Creamy Green Shells with Calabrian Chili
Creamy Green Shells with Calabrian Chili
Rated 5.0 stars by 1 users
Category
Pasta
Cuisine
Italian Fusion
Author
Sydnee Cooke
Servings
4
Prep Time
10 minutes
Cook Time
20 minutes
Calories
550
This recipe brings together pasta shells tossed in a silky green sauce made from peas, cannellini beans, cream, Calabrian chilies, and fresh herbs. It’s finished with crispy pancetta and toasted pine nuts for the perfect mix of creamy, spicy, and crunchy. Simple ingredients, easy prep, and a dish that feels like something special without overcomplicating dinner.

Ingredients
-
1 lb pasta shells
- 1 cup peas, thawed
- ½ cup cannellini beans, rinsed
- ½ cup heavy cream
- 2 to 3 Calabrian chilies, chopped
- 1 shallot, minced
- 2 garlic cloves, minced
- ¼ cup grated Parmesan, optional
- ¼ cup basil leaves
- ¼ cup mint leaves
- 4 oz pancetta, diced
- ¼ cup pine nuts
-
Olive oil
-
Salt
-
Pepper
Directions
- Crisp the pancetta in a dry skillet over medium heat until golden and crisp. Remove it to a paper towel-lined plate.

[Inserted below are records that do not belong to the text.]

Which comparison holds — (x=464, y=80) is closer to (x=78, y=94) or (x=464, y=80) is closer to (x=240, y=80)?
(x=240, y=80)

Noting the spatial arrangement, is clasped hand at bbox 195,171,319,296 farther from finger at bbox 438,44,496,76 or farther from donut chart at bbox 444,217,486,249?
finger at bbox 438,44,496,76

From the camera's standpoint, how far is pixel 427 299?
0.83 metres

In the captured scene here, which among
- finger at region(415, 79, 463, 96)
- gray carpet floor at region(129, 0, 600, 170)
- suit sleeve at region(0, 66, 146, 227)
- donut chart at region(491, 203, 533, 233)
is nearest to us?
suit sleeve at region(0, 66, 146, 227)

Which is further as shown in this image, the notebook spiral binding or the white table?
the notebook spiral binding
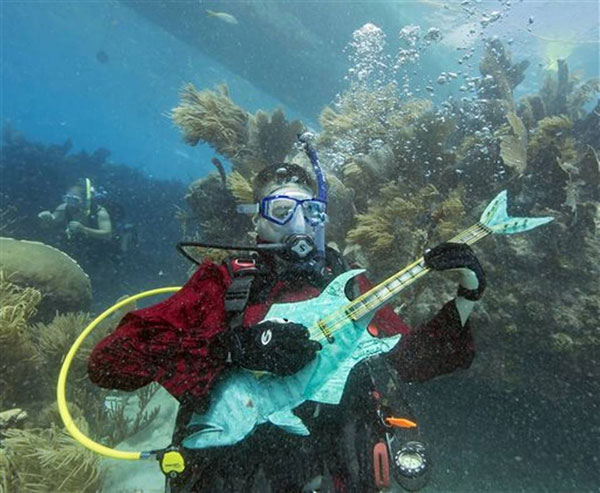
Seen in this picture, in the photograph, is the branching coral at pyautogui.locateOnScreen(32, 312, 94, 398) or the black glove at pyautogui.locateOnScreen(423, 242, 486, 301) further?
the branching coral at pyautogui.locateOnScreen(32, 312, 94, 398)

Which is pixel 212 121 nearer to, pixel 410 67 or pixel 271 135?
Result: pixel 271 135

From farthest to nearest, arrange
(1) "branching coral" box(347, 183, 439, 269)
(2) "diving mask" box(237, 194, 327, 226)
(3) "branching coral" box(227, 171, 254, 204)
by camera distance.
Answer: (3) "branching coral" box(227, 171, 254, 204), (1) "branching coral" box(347, 183, 439, 269), (2) "diving mask" box(237, 194, 327, 226)

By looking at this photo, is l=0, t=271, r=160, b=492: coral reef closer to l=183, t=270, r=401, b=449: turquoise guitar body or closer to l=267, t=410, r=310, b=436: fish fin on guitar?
l=183, t=270, r=401, b=449: turquoise guitar body

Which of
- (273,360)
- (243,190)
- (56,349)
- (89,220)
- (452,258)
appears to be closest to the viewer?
(273,360)

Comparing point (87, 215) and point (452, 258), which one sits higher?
point (452, 258)

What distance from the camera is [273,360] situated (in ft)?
6.15

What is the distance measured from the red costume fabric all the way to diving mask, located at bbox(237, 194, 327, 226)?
0.47m

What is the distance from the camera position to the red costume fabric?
203 cm

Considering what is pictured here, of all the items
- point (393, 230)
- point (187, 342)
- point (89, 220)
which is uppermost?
point (393, 230)

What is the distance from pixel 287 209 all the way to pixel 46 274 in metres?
6.25

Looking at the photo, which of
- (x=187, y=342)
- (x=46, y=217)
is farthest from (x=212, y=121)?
(x=46, y=217)

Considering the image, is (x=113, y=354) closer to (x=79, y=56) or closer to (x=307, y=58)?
(x=307, y=58)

- In the same pan, lightly toast the pine nuts until golden, watching closely so they don’t burn.
- Cook the pasta shells in a pot of salted boiling water until al dente. Reserve one cup of the pasta water before draining.
- In a blender or food processor, combine the peas, cannellini beans, heavy cream, Calabrian chilies, shallot, garlic, basil, and mint. Blend until smooth, then season with salt and pepper to taste. Add a splash of pasta water if the sauce feels too thick.
- Toss the hot pasta with the sauce over low heat, stirring gently. Add reserved pasta water as needed for a silky finish. Stir in Parmesan if you want extra richness.
- Plate the pasta and top with the crispy pancetta, toasted pine nuts, and a drizzle of good olive oil or an extra sprinkle of Parmesan.
Recipe Note
You can make the green sauce a few hours ahead and keep it chilled. Bring it to room temperature before tossing with the pasta so the sauce stays silky.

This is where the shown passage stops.